**REQUIREMENT:** Locate each line below that includes "entirely" and reproduce it.

SUPPLIED ENTRIES below:

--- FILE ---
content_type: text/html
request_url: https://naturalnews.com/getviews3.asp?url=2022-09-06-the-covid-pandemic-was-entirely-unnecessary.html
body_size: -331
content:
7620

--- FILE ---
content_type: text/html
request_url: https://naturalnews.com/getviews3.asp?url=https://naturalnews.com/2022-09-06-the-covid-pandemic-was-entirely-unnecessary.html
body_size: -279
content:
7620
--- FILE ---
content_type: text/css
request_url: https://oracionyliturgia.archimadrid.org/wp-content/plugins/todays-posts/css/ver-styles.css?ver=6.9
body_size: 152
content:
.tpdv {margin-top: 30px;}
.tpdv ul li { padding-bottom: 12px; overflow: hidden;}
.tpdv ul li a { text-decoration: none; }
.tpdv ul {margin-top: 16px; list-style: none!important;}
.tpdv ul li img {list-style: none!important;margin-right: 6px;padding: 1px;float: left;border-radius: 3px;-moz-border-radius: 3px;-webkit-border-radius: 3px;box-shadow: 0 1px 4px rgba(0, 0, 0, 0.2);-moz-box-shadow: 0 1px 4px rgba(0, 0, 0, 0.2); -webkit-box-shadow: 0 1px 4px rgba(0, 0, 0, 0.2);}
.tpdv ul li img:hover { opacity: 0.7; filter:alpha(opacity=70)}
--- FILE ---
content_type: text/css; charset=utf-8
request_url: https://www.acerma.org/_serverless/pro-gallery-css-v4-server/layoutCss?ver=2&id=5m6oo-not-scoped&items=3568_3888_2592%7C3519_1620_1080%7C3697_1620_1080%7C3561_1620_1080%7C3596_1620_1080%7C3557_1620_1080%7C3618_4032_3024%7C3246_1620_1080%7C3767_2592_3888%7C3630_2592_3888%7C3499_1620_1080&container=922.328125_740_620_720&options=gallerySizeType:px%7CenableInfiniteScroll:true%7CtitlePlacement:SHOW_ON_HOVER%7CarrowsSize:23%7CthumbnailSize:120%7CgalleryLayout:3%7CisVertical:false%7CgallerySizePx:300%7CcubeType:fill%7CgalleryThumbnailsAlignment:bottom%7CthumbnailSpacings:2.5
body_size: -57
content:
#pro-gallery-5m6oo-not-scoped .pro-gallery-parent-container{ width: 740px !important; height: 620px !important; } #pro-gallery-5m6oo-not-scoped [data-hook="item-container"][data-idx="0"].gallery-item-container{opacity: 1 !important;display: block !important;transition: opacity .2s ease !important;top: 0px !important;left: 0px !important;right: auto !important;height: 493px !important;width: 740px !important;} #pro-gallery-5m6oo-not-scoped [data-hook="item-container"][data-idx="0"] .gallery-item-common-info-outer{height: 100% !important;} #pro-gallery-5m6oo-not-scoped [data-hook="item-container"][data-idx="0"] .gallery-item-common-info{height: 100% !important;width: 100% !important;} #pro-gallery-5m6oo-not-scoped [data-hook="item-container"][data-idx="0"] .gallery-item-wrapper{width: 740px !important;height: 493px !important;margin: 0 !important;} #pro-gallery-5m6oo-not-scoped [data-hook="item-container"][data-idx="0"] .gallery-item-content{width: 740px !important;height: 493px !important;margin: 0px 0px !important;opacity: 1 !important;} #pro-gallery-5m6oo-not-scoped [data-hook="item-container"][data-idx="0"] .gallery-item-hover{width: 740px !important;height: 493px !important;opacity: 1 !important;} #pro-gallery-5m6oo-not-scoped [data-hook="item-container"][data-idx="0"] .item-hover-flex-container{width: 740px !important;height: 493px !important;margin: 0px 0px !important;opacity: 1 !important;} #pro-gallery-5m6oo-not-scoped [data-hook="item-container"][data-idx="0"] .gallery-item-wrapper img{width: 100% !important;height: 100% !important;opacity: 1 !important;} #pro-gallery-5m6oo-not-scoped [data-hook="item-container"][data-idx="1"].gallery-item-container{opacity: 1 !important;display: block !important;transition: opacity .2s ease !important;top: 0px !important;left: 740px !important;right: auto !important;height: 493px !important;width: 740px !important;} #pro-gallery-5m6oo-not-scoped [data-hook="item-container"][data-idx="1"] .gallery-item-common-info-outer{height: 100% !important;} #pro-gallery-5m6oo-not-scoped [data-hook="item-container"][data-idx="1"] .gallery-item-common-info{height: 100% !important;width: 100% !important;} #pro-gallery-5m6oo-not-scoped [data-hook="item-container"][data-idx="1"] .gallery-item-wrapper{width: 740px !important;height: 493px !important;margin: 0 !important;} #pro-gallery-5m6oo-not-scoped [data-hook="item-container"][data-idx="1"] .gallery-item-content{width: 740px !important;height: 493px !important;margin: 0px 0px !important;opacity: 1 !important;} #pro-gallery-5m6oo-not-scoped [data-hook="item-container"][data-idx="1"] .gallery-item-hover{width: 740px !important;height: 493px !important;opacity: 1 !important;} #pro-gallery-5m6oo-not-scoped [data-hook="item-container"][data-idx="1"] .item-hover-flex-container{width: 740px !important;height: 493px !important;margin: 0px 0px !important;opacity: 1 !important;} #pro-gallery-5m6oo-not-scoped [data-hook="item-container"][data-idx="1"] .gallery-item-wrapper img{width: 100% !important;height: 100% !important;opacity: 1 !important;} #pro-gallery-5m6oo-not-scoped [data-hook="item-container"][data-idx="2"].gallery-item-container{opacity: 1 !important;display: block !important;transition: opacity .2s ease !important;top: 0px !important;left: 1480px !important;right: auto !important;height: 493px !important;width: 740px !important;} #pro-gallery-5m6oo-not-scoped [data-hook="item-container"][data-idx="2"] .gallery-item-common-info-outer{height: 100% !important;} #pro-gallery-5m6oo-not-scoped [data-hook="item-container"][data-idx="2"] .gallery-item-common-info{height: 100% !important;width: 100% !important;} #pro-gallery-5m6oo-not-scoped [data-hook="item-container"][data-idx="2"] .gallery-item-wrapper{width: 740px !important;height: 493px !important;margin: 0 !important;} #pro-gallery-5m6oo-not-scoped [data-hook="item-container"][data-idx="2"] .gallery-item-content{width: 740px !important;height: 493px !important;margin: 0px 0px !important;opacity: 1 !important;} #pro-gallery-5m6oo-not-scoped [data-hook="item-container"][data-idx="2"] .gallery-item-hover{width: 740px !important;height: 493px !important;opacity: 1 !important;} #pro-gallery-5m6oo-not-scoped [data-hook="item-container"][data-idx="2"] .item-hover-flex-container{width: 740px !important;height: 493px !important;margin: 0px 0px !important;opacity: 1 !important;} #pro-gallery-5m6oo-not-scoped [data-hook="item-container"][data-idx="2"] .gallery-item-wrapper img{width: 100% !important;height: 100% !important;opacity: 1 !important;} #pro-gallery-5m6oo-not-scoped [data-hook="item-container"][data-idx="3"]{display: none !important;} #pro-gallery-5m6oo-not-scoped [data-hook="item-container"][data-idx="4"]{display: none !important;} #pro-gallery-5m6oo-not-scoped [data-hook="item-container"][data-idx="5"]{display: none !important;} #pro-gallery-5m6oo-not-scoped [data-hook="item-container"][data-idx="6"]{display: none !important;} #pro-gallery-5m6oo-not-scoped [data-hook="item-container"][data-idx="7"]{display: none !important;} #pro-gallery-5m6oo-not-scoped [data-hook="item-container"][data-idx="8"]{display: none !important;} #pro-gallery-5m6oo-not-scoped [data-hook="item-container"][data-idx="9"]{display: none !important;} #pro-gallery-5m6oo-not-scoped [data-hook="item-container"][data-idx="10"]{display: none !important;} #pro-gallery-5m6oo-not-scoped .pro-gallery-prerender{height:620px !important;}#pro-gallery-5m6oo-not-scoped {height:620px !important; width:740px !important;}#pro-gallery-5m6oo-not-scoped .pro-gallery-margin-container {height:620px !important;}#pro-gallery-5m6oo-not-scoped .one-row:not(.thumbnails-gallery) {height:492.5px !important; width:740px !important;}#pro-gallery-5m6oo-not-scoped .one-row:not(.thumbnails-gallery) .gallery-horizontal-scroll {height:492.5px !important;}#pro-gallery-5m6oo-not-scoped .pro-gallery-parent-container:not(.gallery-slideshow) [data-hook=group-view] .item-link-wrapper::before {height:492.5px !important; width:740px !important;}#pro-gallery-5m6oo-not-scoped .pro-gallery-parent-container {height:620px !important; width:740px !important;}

End of SUPPLIED ENTRIES.

**EXPECTED ANSWER:**
request_url: https://naturalnews.com/getviews3.asp?url=2022-09-06-the-covid-pandemic-was-entirely-unnecessary.html
request_url: https://naturalnews.com/getviews3.asp?url=https://naturalnews.com/2022-09-06-the-covid-pandemic-was-entirely-unnecessary.html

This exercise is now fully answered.